38. The other consideration set out in the written grounds is that at paragraph (d) that the FtTJ has failed to attach adverse weight to the fact that the appellant’s family and private life has been established at all times with a precarious or unlawful immigration status as required by section 117B(4) and 117B(5) of the 2002 Act.

39. The appellant’s immigration history did count against her and where precariousness exists, or unlawful residence it plainly affects the weight to be attached to the private and family life established in the United Kingdom and as relevant to immigration control. However section 117 considerations are to be consistent with Article 8 and thus a limited degree of flexibility arises so that the application of the provisions will lead to an end result consistent with Article 8. The factual findings underpinning the Article 8 assessment related to the interests of M rather than the appellant and even if little weight should be given to the establishment of her and M’s private life, it does not mean that no weight could ever be given, even if limited.

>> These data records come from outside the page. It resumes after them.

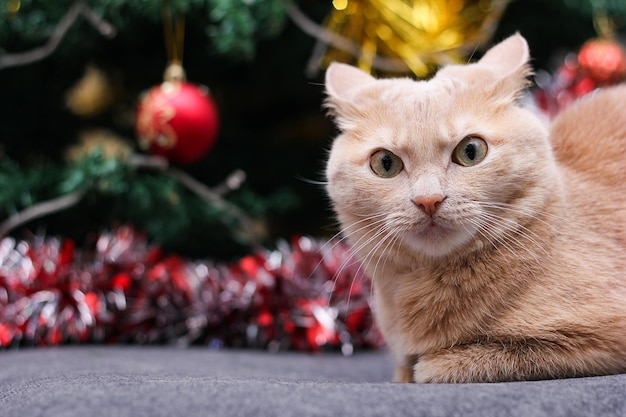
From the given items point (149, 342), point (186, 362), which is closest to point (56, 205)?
point (149, 342)

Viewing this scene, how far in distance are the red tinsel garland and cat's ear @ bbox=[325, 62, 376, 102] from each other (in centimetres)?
38

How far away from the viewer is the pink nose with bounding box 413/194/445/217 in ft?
2.17

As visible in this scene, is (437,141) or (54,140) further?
(54,140)

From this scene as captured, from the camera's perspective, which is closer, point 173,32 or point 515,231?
point 515,231

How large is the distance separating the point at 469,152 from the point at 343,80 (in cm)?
26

40. It seems to me that the issue is one of materiality based on the limited grounds and the submissions made on behalf of the advocates at the hearing. Both advocates in their oral submissions agree that the FtTJ had made detailed factual findings as to the circumstances of the child M consistent with the reports set out in the appellant’s bundle which came from a number of sources alongside the country materials. They were issues raised in the respondent’s review which were resolved in favour of the appellant. None of those detailed factual findings have been challenged in the grounds and when properly viewed provided adequate and sustainable reasoning for reaching her overall conclusion that based on the specific factual circumstances relating to M, that there would be unjustifiably harsh consequences for M which when viewed in the context of the country materials and the reports were sufficient to outweigh the public interest, as set out in the summary reached at paragraphs 46 and 47 of the FtTJ’s decision. Mr Diwnycz on behalf of the respondent recognised that that it could not be said that this was an appeal which could not on any rational view succeed on Article 8 grounds when viewing those detailed findings of fact and the FtTJ’s analysis of the evidence.

41. Consequently, any error of law by a failing to refer expressly to the public interest considerations under section 117, have not been demonstrated as material to the overall outcome, nor has it been argued on behalf of the respondent at this hearing that it was material to the outcome in the sense that in the light of the detailed factual findings made by the FtTJ relating to M, that had the FtTJ applied the relevant considerations it would have led to any other outcome. In other words, the analysis of the evidence specifically relating to M, which the respondent does not challenge, were of sufficient strength to outweigh the public interest when the limited basis of the grounds are analysed.

Notice of Decision:
42. The decision of the FtTJ to allow the appeal on Article 8 grounds shall stand.